Daniel Demois, co-owner of the Fox Theatre in the Beach, is hopeful the 106-year-old lady of the silver screen has a lot of life left in her yet, as he relates how business is faring in these coronavirus days. It’s a bit of a struggle.
The theatre normally seats 250, but for the time being capacity has been much lower. Patrons have dedicated seating so they can sit safely distanced from each other as they wear masks. Staff keep eyes out to make sure the rules are being followed, and they are.
Also, more time is being taken to clean between shows. It’s now an hour as opposed to 15 minutes and it concentrates more on where people have sat. Hand sanitizers are everywhere.
Like so many businesses the Fox was required to shut down in mid-March when health officials, not surprisingly, got jittery over the increasing number of virus cases.
But as the number began a downward trend over summer, the theatre got a reprieve and reopened on Aug. 7 to the relief of movie buffs who needed something — anything — to get their minds off the virus, much the way people in the 1940s saw movies as a way to briefly escape the constant bombardment of Second World War news.
Attendance has been “okay,” Demois said in an interview. “People are coming but we have a capacity of 50. But we’re not maxing out our capacity right now. We’re getting, maybe, half capacity.”
Government assistance has been helpful.
“Obviously we’re used to having 250 seats available and much more film product available, so that makes it difficult for sure,” he said. “Without wage subsidy, without rent subsidy … that’s what I’m more concerned about. Without the government support through those subsidies it would be a problem right now.”
And there’s still the question of the October rent subsidy. “It’s not been decided yet,” Demois said. “There’s concern about which direction that goes.”
The Fox has three shows daily on weekdays and four daily on weekends. Patrons have been showing their allegiance during these tough times. After the March shutdown there was “quite an uptake” in membership and people bought gift certificates.
Seat plates sold out
“People just wanted to support the theatre,” Demois said. “That was very helpful and encouraging.”

_HOW TO COMPLETE THIS TASK_. Copy the full article about the Fox Theatre above, word for word.

_DATA EXCERPT_.
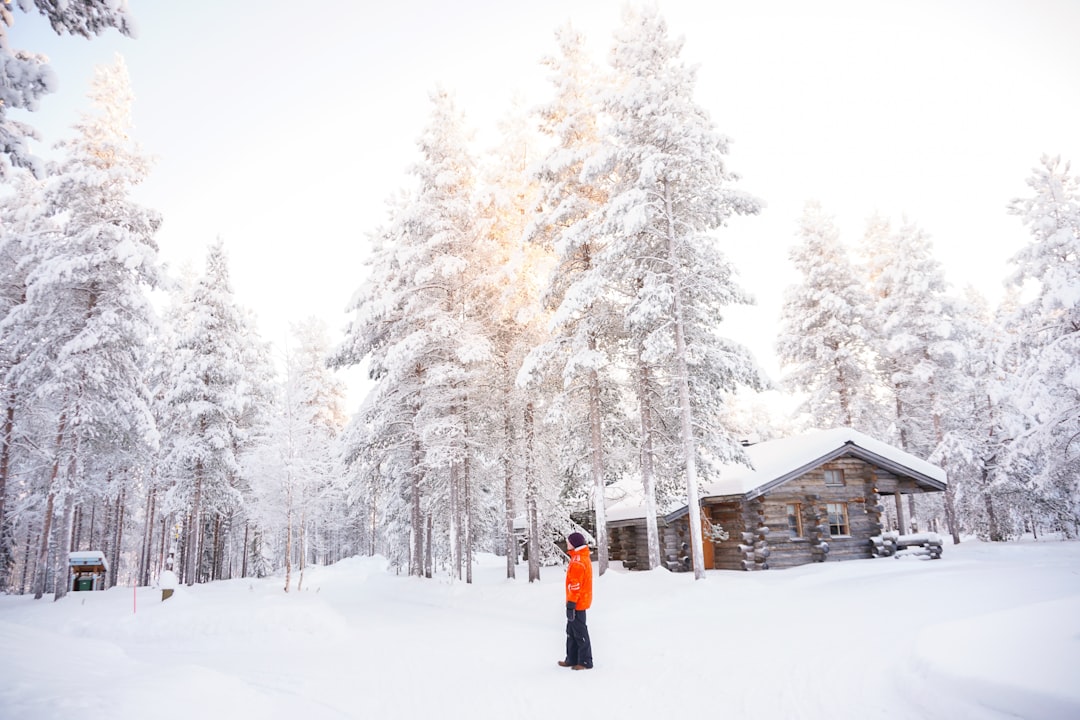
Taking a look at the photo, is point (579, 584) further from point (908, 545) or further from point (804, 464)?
point (908, 545)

_PROBLEM SOLUTION_.
Daniel Demois, co-owner of the Fox Theatre in the Beach, is hopeful the 106-year-old lady of the silver screen has a lot of life left in her yet, as he relates how business is faring in these coronavirus days. It’s a bit of a struggle.
The theatre normally seats 250, but for the time being capacity has been much lower. Patrons have dedicated seating so they can sit safely distanced from each other as they wear masks. Staff keep eyes out to make sure the rules are being followed, and they are.
Also, more time is being taken to clean between shows. It’s now an hour as opposed to 15 minutes and it concentrates more on where people have sat. Hand sanitizers are everywhere.
Like so many businesses the Fox was required to shut down in mid-March when health officials, not surprisingly, got jittery over the increasing number of virus cases.
But as the number began a downward trend over summer, the theatre got a reprieve and reopened on Aug. 7 to the relief of movie buffs who needed something — anything — to get their minds off the virus, much the way people in the 1940s saw movies as a way to briefly escape the constant bombardment of Second World War news.
Attendance has been “okay,” Demois said in an interview. “People are coming but we have a capacity of 50. But we’re not maxing out our capacity right now. We’re getting, maybe, half capacity.”
Government assistance has been helpful.
“Obviously we’re used to having 250 seats available and much more film product available, so that makes it difficult for sure,” he said. “Without wage subsidy, without rent subsidy … that’s what I’m more concerned about. Without the government support through those subsidies it would be a problem right now.”
And there’s still the question of the October rent subsidy. “It’s not been decided yet,” Demois said. “There’s concern about which direction that goes.”
The Fox has three shows daily on weekdays and four daily on weekends. Patrons have been showing their allegiance during these tough times. After the March shutdown there was “quite an uptake” in membership and people bought gift certificates.
Seat plates sold out
“People just wanted to support the theatre,” Demois said. “That was very helpful and encouraging.”